Present the lines from the one containing "What is the distance" through the end of the records as a Markdown table with the columns Row and Line, omitting any blank lines.

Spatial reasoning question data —
┌──
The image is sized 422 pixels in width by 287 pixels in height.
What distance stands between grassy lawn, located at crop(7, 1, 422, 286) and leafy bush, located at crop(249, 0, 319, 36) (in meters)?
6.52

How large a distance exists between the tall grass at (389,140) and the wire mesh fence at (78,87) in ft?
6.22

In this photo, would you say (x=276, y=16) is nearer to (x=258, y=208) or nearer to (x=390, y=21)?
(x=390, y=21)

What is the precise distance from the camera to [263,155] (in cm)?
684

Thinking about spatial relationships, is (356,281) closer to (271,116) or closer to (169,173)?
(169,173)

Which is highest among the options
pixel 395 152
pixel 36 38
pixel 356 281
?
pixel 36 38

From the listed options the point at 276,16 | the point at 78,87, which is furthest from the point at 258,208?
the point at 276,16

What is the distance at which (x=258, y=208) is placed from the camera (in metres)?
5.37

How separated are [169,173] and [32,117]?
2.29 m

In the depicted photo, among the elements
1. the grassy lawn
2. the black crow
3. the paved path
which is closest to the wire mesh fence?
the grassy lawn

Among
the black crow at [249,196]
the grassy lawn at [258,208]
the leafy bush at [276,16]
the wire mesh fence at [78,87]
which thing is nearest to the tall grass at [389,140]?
└──
Task answer —
| Row | Line |
|---|---|
| 1 | What is the distance at which (x=258, y=208) is placed from the camera (in metres)? |
| 2 | 5.37 |
| 3 | How separated are [169,173] and [32,117]? |
| 4 | 2.29 m |
| 5 | In the depicted photo, among the elements |
| 6 | 1. the grassy lawn |
| 7 | 2. the black crow |
| 8 | 3. the paved path |
| 9 | which is closest to the wire mesh fence? |
| 10 | the grassy lawn |
| 11 | Among |
| 12 | the black crow at [249,196] |
| 13 | the grassy lawn at [258,208] |
| 14 | the leafy bush at [276,16] |
| 15 | the wire mesh fence at [78,87] |
| 16 | which thing is nearest to the tall grass at [389,140]? |